:: Task to complete ::
Across the listing, how many lines contain "LINK"? The reply is the number alone.

:: Raw data ::
● ● ●

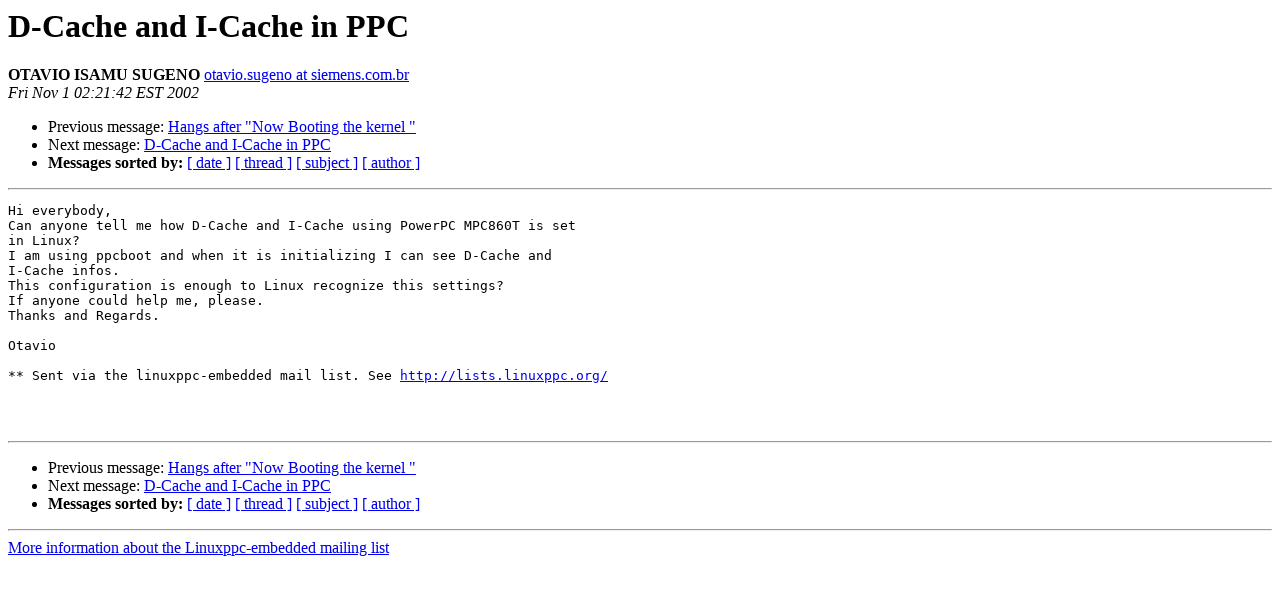

--- FILE ---
content_type: text/html
request_url: https://lists.ozlabs.org/pipermail/linuxppc-embedded/2002-November/008882.html
body_size: 1034
content:
<!DOCTYPE HTML PUBLIC "-//W3C//DTD HTML 3.2//EN">
<HTML>
 <HEAD>
   <TITLE> D-Cache and I-Cache in PPC
   </TITLE>
   <LINK REL="Index" HREF="index.html" >
   <LINK REL="made" HREF="mailto:linuxppc-embedded%40ozlabs.org?Subject=Re:%20D-Cache%20and%20I-Cache%20in%20PPC&In-Reply-To=%3CB7AC573479F05C438F232539B961A1686C4D99%40CUR1006V.br002.siemens.net.br%3E">
   <META NAME="robots" CONTENT="index,nofollow">
   <META http-equiv="Content-Type" content="text/html; charset=us-ascii">
   <LINK REL="Previous"  HREF="008881.html">
   <LINK REL="Next"  HREF="008885.html">
 </HEAD>
 <BODY BGCOLOR="#ffffff">
   <H1>D-Cache and I-Cache in PPC</H1>
    <B>OTAVIO ISAMU SUGENO</B> 
    <A HREF="mailto:linuxppc-embedded%40ozlabs.org?Subject=Re:%20D-Cache%20and%20I-Cache%20in%20PPC&In-Reply-To=%3CB7AC573479F05C438F232539B961A1686C4D99%40CUR1006V.br002.siemens.net.br%3E"
       TITLE="D-Cache and I-Cache in PPC">otavio.sugeno at siemens.com.br
       </A><BR>
    <I>Fri Nov  1 02:21:42 EST 2002</I>
    <P><UL>
        <LI>Previous message: <A HREF="008881.html">Hangs after &quot;Now Booting the kernel &quot;
</A></li>
        <LI>Next message: <A HREF="008885.html">D-Cache and I-Cache in PPC 
</A></li>
         <LI> <B>Messages sorted by:</B> 
              <a href="date.html#8882">[ date ]</a>
              <a href="thread.html#8882">[ thread ]</a>
              <a href="subject.html#8882">[ subject ]</a>
              <a href="author.html#8882">[ author ]</a>
         </LI>
       </UL>
    <HR>  
<!--beginarticle-->
<PRE>
Hi everybody,
Can anyone tell me how D-Cache and I-Cache using PowerPC MPC860T is set
in Linux?
I am using ppcboot and when it is initializing I can see D-Cache and
I-Cache infos.
This configuration is enough to Linux recognize this settings?
If anyone could help me, please.
Thanks and Regards.

Otavio

** Sent via the linuxppc-embedded mail list. See <A HREF="http://lists.linuxppc.org/">http://lists.linuxppc.org/</A>



</PRE>

<!--endarticle-->
    <HR>
    <P><UL>
        <!--threads-->
	<LI>Previous message: <A HREF="008881.html">Hangs after &quot;Now Booting the kernel &quot;
</A></li>
	<LI>Next message: <A HREF="008885.html">D-Cache and I-Cache in PPC 
</A></li>
         <LI> <B>Messages sorted by:</B> 
              <a href="date.html#8882">[ date ]</a>
              <a href="thread.html#8882">[ thread ]</a>
              <a href="subject.html#8882">[ subject ]</a>
              <a href="author.html#8882">[ author ]</a>
         </LI>
       </UL>

<hr>
<a href="https://ozlabs.org/mailman/listinfo/linuxppc-embedded">More information about the Linuxppc-embedded
mailing list</a><br>
</body></html>
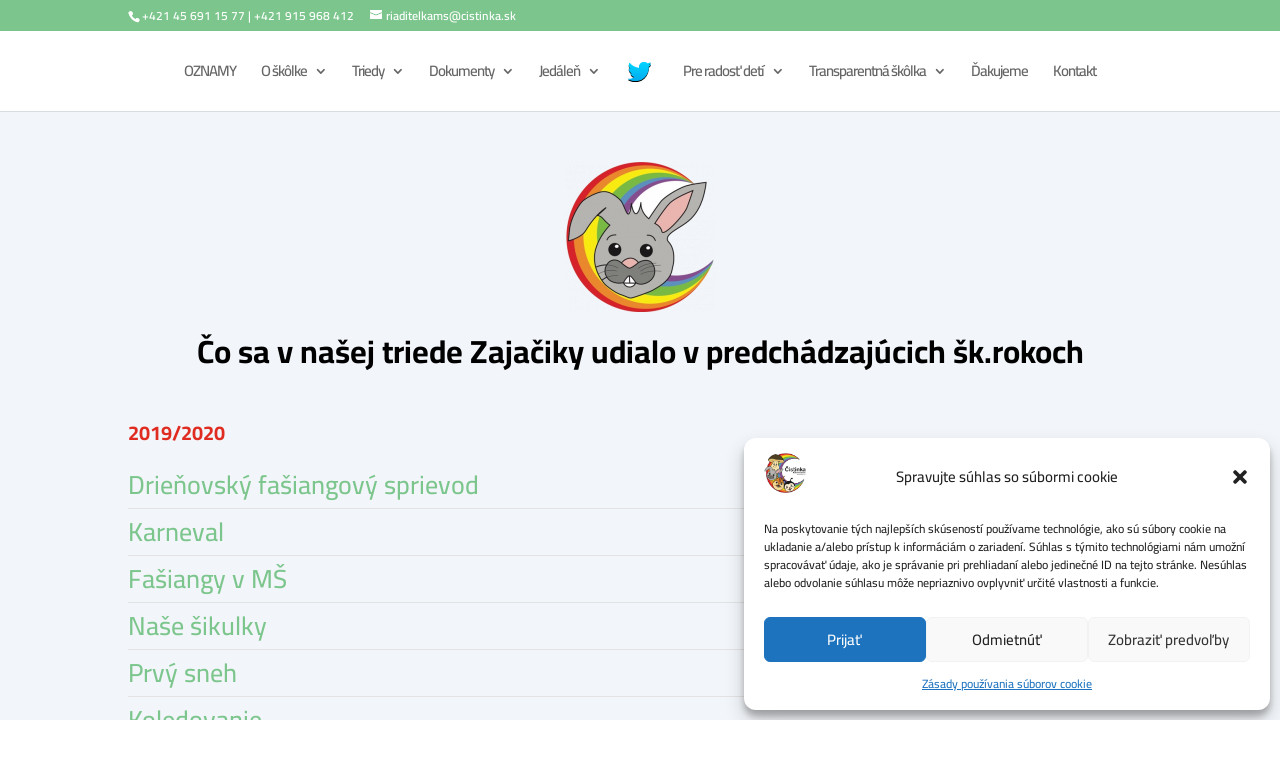

--- FILE ---
content_type: text/html; charset=UTF-8
request_url: https://cistinka.sk/wp-admin/admin-ajax.php
body_size: 73
content:
{"post_id":4925,"counted":false,"storage":[],"type":"post"}

--- FILE ---
content_type: text/css
request_url: https://cistinka.sk/wp-content/themes/cistinka.sk/style.css?ver=4.27.5
body_size: 671
content:
/*
Theme Name: Divi Child od WPlama
Theme URI: http://www.wplama.cz/divi-child-sablona/
Description: Divi child šablona od WPlama. Obsahuje vylepšení překladu a další rozšíření výchozích funkcí.
Author: <a href="http://www.wplama.cz/">WPlama.cz</a>
Author URI: http://www.wplama.cz/divi-child-sablona/
Template: Divi
Version: 1.16
License: GNU General Public License v2 or later
License URI: http://www.gnu.org/licenses/gpl-2.0.html 
*/


/*------------------------------------*\
    MAIN
\*------------------------------------*/

.lama-read-more-left-align {
    float: left;
}

.lama-read-more-right-align {
    float: right;
}


/*------------------------------------*\
    STRUCTURE
\*------------------------------------*/



/*------------------------------------*\
    PAGES
\*------------------------------------*/



/*------------------------------------*\
    IMAGES
\*------------------------------------*/



/*------------------------------------*\
	TYPOGRAPHY
\*------------------------------------*/

#obchodni-podminky ol { counter-reset: item }
#obchodni-podminky li{ display: block }
#obchodni-podminky li:before { content: counters(item, ".") " "; counter-increment: item }


/*------------------------------------*\
	WOOCOMMERCE
\*------------------------------------*/

.select2-container .select2-selection--single .select2-selection__rendered {
    line-height: 52px;
}

.select2-container .select2-selection--single {
    height: 52px;   
}

.select2-container--default .select2-selection--single .select2-selection__arrow {
    height: 52px;
}

/*------------------------------------*\
    RESPONSIVE
\*------------------------------------*/

@media only screen and (max-width:980px) {

    }

@media only screen and (max-width:767px) {

    }


/*------------------------------------*\
    MISC
\*------------------------------------*/

#download {
    display: none !important;
}



--- FILE ---
content_type: text/css
request_url: https://cistinka.sk/wp-content/et-cache/4925/et-core-unified-deferred-4925.min.css?ver=1765184093
body_size: 276
content:
.et_pb_section_0{min-height:1085px}.et_pb_section_0.et_pb_section{background-color:#f2f5f9!important}.et_pb_row_0.et_pb_row{padding-top:0px!important;padding-bottom:0px!important;padding-top:0px;padding-bottom:0px}.et_pb_image_0{text-align:center}.et_pb_text_0.et_pb_text{color:#000000!important}.et_pb_text_0{font-weight:700;font-size:32px;min-height:52px}.et_pb_text_1.et_pb_text{color:#e02b20!important}.et_pb_text_1{font-weight:700;font-size:20px;min-height:13px}@media only screen and (max-width:980px){.et_pb_image_0 .et_pb_image_wrap img{width:auto}}@media only screen and (max-width:767px){.et_pb_image_0 .et_pb_image_wrap img{width:auto}}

● ● ●

:: Written response ::
4